No matter which way you look at it these people will do more to divide our society as HoWARd did in the overly long time of his tenure as PM.
The way the Liberals behaved during their time in office was offensive and in many instances criminal yet no one is seeking to bring them to justice. They joined the US in two illegal invasions under the guise of fighting terrorism when in fact the true reasons of these invasions remain the theft of resources such as oil and minerals by the corporate shonks who bankroll their election campaigns and maintain their ability to get the ugly messages they project through the corporate media. Consequently hundreds of thousands of innocent people have died – that is a war crime! Those are the basics of what the Liberals stand for.
The curdled icing on the cake for HoWARd and Abbott and the rest of the rightwing carpetbaggers was their failed attempt to diddle workers out of their hard won entitlements in an effort to bring wages and conditions down to pre-1950s levels. The 1950s is the dream era for the Liberals and their lackeys, perhaps it is so for G Wallace.
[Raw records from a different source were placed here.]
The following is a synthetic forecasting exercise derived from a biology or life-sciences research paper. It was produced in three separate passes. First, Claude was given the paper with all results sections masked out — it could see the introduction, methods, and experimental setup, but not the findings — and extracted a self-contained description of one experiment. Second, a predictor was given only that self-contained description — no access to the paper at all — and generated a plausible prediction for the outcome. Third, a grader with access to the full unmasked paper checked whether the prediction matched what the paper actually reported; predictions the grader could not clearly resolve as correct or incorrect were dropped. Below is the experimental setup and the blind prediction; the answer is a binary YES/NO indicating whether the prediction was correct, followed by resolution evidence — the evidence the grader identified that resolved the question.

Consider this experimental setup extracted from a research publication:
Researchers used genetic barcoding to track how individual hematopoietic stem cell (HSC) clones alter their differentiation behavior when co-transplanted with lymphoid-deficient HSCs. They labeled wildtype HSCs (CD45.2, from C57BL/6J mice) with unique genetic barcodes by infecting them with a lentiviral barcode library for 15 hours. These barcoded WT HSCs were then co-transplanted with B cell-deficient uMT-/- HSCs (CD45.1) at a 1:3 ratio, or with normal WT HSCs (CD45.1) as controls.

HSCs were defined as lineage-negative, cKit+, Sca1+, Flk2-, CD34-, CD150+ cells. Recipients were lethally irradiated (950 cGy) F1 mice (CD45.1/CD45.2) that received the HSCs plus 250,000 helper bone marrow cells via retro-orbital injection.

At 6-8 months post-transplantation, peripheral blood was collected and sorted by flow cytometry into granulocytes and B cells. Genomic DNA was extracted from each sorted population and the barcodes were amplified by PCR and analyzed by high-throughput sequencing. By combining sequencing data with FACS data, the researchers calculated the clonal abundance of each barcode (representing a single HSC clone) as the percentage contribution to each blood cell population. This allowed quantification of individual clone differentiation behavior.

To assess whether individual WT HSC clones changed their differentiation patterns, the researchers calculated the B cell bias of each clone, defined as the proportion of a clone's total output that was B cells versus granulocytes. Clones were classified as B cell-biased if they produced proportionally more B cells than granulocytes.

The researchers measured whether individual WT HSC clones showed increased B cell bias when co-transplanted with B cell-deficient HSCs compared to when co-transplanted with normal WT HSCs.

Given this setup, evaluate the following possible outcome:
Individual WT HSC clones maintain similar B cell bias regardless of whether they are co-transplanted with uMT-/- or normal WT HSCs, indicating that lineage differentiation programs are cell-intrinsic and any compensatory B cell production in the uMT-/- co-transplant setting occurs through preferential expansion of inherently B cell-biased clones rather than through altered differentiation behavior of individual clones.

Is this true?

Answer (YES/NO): NO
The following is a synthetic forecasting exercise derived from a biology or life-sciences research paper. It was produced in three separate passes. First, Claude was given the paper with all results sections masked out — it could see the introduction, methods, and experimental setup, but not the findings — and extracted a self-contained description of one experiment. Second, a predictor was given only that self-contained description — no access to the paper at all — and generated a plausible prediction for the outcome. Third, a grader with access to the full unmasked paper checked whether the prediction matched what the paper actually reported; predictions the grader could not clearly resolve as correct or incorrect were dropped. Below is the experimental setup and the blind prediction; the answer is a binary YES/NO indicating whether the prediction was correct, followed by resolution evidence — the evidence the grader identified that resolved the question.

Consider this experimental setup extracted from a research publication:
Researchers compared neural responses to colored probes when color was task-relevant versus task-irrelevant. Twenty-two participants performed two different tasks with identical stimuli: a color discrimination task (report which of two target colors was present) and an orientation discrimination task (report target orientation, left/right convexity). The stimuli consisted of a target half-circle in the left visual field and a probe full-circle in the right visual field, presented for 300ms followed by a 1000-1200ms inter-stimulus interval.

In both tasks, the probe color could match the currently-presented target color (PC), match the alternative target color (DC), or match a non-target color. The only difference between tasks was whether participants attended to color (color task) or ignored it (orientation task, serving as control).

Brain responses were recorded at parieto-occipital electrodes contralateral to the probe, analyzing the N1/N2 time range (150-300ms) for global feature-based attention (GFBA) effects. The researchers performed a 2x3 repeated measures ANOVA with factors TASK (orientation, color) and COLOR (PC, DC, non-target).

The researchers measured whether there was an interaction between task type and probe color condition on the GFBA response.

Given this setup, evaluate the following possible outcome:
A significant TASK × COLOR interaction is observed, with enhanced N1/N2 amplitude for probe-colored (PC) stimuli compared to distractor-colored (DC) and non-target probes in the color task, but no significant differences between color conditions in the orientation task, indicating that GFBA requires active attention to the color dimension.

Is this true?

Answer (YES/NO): NO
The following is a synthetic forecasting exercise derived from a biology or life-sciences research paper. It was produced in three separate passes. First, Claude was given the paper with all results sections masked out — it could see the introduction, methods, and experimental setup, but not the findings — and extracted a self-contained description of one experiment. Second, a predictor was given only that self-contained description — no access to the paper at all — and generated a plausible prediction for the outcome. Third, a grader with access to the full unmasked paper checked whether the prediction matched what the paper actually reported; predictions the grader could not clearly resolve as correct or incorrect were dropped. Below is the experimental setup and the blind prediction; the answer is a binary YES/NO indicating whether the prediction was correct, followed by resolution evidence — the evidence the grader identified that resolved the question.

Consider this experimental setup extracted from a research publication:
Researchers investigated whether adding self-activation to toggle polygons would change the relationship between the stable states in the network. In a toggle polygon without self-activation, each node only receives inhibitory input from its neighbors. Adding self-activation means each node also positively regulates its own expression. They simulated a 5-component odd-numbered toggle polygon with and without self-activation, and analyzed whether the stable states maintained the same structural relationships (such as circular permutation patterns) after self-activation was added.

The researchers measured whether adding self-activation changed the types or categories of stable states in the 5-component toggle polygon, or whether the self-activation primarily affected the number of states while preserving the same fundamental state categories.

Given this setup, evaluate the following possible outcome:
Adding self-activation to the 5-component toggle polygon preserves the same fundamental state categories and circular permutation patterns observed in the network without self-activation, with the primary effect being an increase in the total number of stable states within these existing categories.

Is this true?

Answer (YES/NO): YES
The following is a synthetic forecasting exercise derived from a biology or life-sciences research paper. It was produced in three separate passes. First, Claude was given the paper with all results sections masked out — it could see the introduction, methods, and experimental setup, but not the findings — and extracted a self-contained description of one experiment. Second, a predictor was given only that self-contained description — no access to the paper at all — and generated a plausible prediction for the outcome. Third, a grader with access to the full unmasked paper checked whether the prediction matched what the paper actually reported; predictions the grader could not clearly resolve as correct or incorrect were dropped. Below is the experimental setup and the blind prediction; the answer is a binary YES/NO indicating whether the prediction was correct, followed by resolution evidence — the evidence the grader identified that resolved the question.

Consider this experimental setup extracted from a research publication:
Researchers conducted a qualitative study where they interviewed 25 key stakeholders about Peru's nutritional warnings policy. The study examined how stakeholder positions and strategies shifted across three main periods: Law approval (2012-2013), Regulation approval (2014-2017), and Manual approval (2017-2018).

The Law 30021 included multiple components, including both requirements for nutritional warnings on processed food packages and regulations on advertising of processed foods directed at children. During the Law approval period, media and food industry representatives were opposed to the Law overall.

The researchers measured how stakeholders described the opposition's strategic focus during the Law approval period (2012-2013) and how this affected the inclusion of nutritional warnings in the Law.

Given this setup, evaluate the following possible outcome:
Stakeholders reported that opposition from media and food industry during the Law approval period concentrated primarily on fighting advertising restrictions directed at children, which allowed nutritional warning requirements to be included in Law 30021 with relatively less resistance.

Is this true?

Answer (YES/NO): YES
The Liberals want to turn Australia into a workers gulag but workers have shown them they will not stand for it and as Abbott rolls out HoWARd’s agenda again it is truly back to the future for them, but if the decent people of Australia have a say they will become a thing of the past and rightly so. If G Wallace prefers these shonks as the ones running this once fair and just nation then he/she is entitled to think so. We still live in a free democracy but that doesn’t mean we all have to agree with this distorted view of the world and the kind of nation Australia should be. If G Wallace finds that offensive then too bad, as everything the Liberals have done in power and opposition is far more offensive to a greater number of Australians than anything I have written. The real “rotters” dwell within the putrid party called The Australian Liberal Party.